War, Economy and the Military Mind by Geoffrey Best & Andrew Wheatcroft

War, Economy and the Military Mind by Geoffrey Best & Andrew Wheatcroft

Author:Geoffrey Best & Andrew Wheatcroft [Best, Geoffrey & Wheatcroft, Andrew]
Language: eng
Format: epub
ISBN: 9780367616434
Google: ucShzQEACAAJ
Goodreads: 54418494
Publisher: Routledge
Published: 2020-12-23T00:00:00+00:00


As has been mentioned above, the Reich Navy Office chose to ignore these perceptive considerations. In 1908 the building tempo was stepped up to four capital ships per annum. Although the Liberals were not ‘thrown out of office’, the pressure of public opinion to respond to the new German challenge grew so irresistible that the Cabinet decided to table a large Navy budget. Appreciating the difficulties in which this would involve him, Tirpitz now tried to influence the size of the British increases. He knew that the Liberals were not very keen on armaments because the high costs put their domestic reform programme in jeopardy. From the German point of view, the most promising method of reinforcing Liberal inhibitions was therefore to launch a diplomatic ‘peace’ offensive.

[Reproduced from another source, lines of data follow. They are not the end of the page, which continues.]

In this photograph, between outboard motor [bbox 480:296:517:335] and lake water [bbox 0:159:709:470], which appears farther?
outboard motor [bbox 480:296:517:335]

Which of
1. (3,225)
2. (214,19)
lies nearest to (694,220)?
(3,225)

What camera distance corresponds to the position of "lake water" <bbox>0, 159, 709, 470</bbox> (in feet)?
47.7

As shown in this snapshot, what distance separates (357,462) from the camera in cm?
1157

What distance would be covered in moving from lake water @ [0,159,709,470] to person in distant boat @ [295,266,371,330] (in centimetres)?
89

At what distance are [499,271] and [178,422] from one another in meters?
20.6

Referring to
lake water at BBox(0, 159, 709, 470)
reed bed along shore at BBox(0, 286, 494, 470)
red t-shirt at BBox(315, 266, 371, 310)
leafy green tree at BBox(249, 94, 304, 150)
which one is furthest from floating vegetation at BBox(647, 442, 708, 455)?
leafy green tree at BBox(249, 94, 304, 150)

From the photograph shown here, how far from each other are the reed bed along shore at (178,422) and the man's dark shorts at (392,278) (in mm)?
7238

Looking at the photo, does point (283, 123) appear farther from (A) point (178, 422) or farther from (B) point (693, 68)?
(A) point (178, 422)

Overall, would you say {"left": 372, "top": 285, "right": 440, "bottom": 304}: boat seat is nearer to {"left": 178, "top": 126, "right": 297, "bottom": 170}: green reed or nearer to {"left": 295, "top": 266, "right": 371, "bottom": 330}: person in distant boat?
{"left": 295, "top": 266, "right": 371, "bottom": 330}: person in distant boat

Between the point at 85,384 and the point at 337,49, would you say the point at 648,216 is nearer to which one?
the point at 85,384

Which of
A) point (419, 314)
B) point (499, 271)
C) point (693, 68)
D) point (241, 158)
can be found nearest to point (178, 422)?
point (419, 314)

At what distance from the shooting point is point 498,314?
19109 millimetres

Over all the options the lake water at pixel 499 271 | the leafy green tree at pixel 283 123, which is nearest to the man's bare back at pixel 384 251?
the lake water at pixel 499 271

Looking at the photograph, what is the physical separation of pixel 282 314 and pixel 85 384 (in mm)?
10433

An analysis of the relevant German files shows that embracing the opponent was precisely the strategy which Tirpitz tried to pursue between 1907 and 1911.48 He was at first supported in this strategy by the Reich Chancellor who may have been a bit slow in recognising the implications of the ‘gap’ of 1912-17. At any rate, by making friendly noises towards Britain, the Reich government was not only hoping to avoid a ‘Copenhagen’, but also to convince the Liberal Cabinet that very large naval increases were really unnecessary. Yet it is more than doubtful that the Kaiser and his advisers were guided by a genuine desire for an Anglo-German understanding. The documents rather seem to support the conclusion that they merely wanted to take some of the heat out of the arms race and to prevent a further deterioration of Anglo-German relations. A limitation of naval armaments which was so widely talked about between 1908 and 1910 was certainly never seriously contemplated by Tirpitz. His calculations as well as Billow’s emerge from a letter which the Reich Chancellor sent to the Kaiser in August 1908.49 Bülow started by assuring the monarch that he continued to regard the protection of the naval armaments programme against internal and external vicissitudes as one of his main tasks. According to the German Ambassador in London, he went on, Britain did not intend to wage a preventive war against Germany, but was seeking an Anglo-German understanding on naval questions. Although the Reich government could not adopt such ideas as official policy, Bülow thought it unwise to destroy all British hopes of an agreement.50 if the Germans took a hard line even in private conversations, he concluded, there would be an increased danger of war or – what was no less disastrous – of ‘a colossal [British] programme’. Although he did not fear war as such, he was also concerned, he said, that the Kaiser’s life work, the expansion of the navy, could be safely completed. For this reason ‘getting through the next few years’ was of primary importance.

Bülow repeated this objective four months later in a marginal comment on a letter by Tirpitz.51 Summarising his policy since 1897, the Navy Secretary stated that he had pursued the idea of building a risk fleet against Britain for a full decade now.